03/16/2025

Jakoparfum
19 Reviews
Translated
Show original

Jakoparfum
2
The olfactory austerity of the 60s
The 1960s were a very productive decade for perfumery. At last, perfume was affordable for the masses and was no longer considered a luxury and exclusive item.
The sixties were also the most artistic and influential time for the great genius Roberto Capucci. His sculptural dresses, rich in pleats, rare silks and chiffon, were presented at the first Paris fashion shows.
Graffiti and the mythical and perhaps most famous Parce Que were Roberto Capucci's first perfumes Both perfectly express the rigor, class and high quality of the fragrances of that mythical decade in which every scent seems to have a "sartorial cut", an olfactory composition so elegant and distinguished that it is breathtaking!
Graffiti expresses in detail a very original idea, even if it derives from the progenitor of many aldehydized green chypre: Miss Dior by Dior ( by Paul Vacher).
The opening notes are certainly icy, cold and sharp: a strong sparkle of aldehydes guides the entire development of the perfume. In this case, the aldehydes dominate the scene for at least the first 6 / 7 minutes. Immediately afterwards, a very elegant note of green, talcum-like lily of the valley emerges, a sort of hybridization with violet. Jasmine and rose absolute lightly emerge with a lot of grace and elegance.

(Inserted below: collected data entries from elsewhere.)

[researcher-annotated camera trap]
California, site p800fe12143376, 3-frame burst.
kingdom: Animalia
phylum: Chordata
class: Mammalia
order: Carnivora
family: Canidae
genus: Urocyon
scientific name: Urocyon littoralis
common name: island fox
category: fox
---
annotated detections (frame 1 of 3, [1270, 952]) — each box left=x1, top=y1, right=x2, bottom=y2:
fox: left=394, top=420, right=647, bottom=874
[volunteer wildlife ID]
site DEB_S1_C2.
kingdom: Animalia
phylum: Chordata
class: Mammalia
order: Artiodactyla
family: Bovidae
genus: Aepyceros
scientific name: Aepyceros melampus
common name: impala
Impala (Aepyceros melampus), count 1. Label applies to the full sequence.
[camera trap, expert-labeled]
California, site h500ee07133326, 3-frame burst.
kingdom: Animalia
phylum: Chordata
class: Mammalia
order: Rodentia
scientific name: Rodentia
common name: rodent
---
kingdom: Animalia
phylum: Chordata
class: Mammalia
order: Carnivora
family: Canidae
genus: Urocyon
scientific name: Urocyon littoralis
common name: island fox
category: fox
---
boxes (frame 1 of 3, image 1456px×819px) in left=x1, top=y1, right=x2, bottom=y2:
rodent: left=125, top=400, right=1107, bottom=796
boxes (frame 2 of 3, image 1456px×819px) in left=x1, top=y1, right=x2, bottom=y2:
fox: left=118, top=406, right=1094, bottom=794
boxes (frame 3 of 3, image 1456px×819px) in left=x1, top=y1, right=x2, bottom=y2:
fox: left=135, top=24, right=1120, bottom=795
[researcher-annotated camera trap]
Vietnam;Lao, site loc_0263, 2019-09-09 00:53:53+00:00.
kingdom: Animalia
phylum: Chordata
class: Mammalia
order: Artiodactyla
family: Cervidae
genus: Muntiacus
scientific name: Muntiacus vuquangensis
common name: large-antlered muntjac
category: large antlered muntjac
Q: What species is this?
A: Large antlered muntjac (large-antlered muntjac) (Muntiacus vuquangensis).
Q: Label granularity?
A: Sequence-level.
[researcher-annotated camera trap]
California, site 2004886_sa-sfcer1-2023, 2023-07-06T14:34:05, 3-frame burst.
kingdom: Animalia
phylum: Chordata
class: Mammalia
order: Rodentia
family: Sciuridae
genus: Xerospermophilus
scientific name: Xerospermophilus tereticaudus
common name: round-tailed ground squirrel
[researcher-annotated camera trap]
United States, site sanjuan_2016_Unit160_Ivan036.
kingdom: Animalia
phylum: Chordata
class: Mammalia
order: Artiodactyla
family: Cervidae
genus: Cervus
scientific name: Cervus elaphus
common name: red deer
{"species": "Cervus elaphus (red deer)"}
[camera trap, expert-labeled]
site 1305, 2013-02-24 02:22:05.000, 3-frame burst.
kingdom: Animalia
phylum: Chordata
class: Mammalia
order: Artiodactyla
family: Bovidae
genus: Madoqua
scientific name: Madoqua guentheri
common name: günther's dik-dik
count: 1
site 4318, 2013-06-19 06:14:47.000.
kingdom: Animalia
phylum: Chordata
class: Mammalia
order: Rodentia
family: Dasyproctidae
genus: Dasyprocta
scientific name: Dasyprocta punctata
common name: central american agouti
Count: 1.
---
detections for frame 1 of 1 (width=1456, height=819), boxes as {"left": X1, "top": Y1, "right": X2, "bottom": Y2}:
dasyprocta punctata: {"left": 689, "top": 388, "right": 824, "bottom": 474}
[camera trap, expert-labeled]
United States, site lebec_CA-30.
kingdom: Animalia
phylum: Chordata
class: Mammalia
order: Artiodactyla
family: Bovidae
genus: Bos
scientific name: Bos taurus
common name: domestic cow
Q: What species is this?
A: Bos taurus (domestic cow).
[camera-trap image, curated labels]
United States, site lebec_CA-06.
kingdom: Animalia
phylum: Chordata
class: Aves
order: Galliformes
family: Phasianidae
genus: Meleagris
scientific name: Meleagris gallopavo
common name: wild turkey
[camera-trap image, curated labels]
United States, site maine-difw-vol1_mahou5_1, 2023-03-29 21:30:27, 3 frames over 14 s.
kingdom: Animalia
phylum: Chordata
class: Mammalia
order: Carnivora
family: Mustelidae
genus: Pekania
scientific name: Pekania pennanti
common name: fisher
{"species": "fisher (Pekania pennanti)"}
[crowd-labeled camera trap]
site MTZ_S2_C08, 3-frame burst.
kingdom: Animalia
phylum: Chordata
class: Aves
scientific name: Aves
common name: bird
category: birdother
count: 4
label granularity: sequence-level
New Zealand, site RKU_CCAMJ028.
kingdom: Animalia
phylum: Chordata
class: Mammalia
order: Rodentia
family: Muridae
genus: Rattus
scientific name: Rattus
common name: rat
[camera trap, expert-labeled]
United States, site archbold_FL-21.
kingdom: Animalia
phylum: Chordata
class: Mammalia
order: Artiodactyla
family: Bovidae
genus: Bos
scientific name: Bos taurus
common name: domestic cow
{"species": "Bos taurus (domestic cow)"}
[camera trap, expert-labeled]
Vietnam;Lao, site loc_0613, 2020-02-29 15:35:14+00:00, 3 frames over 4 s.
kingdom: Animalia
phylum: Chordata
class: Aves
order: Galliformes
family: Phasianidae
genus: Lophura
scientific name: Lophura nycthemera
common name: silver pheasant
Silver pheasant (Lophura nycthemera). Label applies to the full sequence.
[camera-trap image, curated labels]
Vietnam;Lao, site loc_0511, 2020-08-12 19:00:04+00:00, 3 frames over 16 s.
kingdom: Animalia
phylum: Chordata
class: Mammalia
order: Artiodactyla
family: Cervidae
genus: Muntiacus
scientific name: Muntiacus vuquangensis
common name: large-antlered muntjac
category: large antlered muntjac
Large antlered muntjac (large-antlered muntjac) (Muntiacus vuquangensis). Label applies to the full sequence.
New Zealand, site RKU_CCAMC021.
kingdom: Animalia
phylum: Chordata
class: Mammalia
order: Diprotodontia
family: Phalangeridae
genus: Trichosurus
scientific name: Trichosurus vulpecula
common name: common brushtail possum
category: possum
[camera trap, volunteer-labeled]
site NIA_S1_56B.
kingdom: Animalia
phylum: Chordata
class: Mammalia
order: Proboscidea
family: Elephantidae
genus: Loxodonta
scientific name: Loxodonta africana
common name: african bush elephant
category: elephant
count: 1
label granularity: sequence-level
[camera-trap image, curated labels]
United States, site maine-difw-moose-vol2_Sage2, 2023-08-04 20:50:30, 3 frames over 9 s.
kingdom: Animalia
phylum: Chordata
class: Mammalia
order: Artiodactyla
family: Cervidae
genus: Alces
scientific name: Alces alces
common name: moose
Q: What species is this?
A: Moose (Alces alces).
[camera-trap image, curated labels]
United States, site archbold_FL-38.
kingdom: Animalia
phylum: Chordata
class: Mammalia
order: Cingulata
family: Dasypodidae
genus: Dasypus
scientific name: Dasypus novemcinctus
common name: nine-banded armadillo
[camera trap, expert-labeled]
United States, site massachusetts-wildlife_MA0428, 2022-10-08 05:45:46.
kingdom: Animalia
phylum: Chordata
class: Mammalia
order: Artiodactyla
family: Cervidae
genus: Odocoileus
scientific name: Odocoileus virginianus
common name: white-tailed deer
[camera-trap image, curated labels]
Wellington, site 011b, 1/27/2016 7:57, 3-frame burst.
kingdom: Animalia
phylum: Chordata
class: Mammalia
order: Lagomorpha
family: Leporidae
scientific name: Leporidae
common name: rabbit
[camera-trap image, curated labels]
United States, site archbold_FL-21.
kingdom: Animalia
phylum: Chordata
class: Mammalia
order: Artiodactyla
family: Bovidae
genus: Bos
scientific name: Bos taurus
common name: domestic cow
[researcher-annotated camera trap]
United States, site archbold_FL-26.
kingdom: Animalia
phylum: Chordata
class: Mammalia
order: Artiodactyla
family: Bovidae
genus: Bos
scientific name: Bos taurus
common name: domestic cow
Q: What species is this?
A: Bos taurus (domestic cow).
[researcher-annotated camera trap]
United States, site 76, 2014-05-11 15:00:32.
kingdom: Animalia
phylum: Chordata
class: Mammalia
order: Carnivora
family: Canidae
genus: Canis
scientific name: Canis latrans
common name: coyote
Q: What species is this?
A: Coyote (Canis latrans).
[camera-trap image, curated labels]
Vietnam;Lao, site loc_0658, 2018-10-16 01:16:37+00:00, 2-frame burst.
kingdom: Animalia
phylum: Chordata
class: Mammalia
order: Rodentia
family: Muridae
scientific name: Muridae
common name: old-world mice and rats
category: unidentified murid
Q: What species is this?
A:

This green and aldehydic composition becomes slightly warm and spicy after a while, a dry, pungent nutmeg note emerges from the initial core and introduces the second phase of the fragrance. In the second phase of development, one can recognize a change in the green aspects, which become increasingly rounder and more polite. The aldehydes lose their edgy, sharp aspect and blend beautifully with the oakmoss, the violet becomes warmer and dustier with a slightly leathery, smoky note. Sandalwood, again combined with oakmoss and patchouli, form the epilogue of this magnificent fragrance
Overall, the perfume is really so elegant and stately that it would not fit in with the synthetic and sweet fragrances of today. It doesn't fit the figure of a woman today, but it certainly represented her in those years. A free woman with an open-minded and independent spirit could wear this shocking fragrance.
Finally, Graffiti represented the art and craftsmanship of Roberto Capucci and his mythical tailoring.
There are close links to other fragrances that came later, such as Calandre, Rive Gauche and Madame Rochas. However, I think Graffiti is more original because of its boldness and emphasis on certain notes (aldehydes and oakmoss).
The sixties were also the most artistic and influential time for the great genius Roberto Capucci. His sculptural dresses, rich in pleats, rare silks and chiffon, were presented at the first Paris fashion shows.
Graffiti and the mythical and perhaps most famous Parce Que were Roberto Capucci's first perfumes Both perfectly express the rigor, class and high quality of the fragrances of that mythical decade in which every scent seems to have a "sartorial cut", an olfactory composition so elegant and distinguished that it is breathtaking!
Graffiti expresses in detail a very original idea, even if it derives from the progenitor of many aldehydized green chypre: Miss Dior by Dior ( by Paul Vacher).
The opening notes are certainly icy, cold and sharp: a strong sparkle of aldehydes guides the entire development of the perfume. In this case, the aldehydes dominate the scene for at least the first 6 / 7 minutes. Immediately afterwards, a very elegant note of green, talcum-like lily of the valley emerges, a sort of hybridization with violet. Jasmine and rose absolute lightly emerge with a lot of grace and elegance.
This green and aldehydic composition becomes slightly warm and spicy after a while, a dry, pungent nutmeg note emerges from the initial core and introduces the second phase of the fragrance. In the second phase of development, one can recognize a change in the green aspects, which become increasingly rounder and more polite. The aldehydes lose their edgy, sharp aspect and blend beautifully with the oakmoss, the violet becomes warmer and dustier with a slightly leathery, smoky note. Sandalwood, again combined with oakmoss and patchouli, form the epilogue of this magnificent fragrance
Overall, the perfume is really so elegant and stately that it would not fit in with the synthetic and sweet fragrances of today. It doesn't fit the figure of a woman today, but it certainly represented her in those years. A free woman with an open-minded and independent spirit could wear this shocking fragrance.
Finally, Graffiti represented the art and craftsmanship of Roberto Capucci and his mythical tailoring.
There are close links to other fragrances that came later, such as Calandre, Rive Gauche and Madame Rochas. However, I think Graffiti is more original because of its boldness and emphasis on certain notes (aldehydes and oakmoss).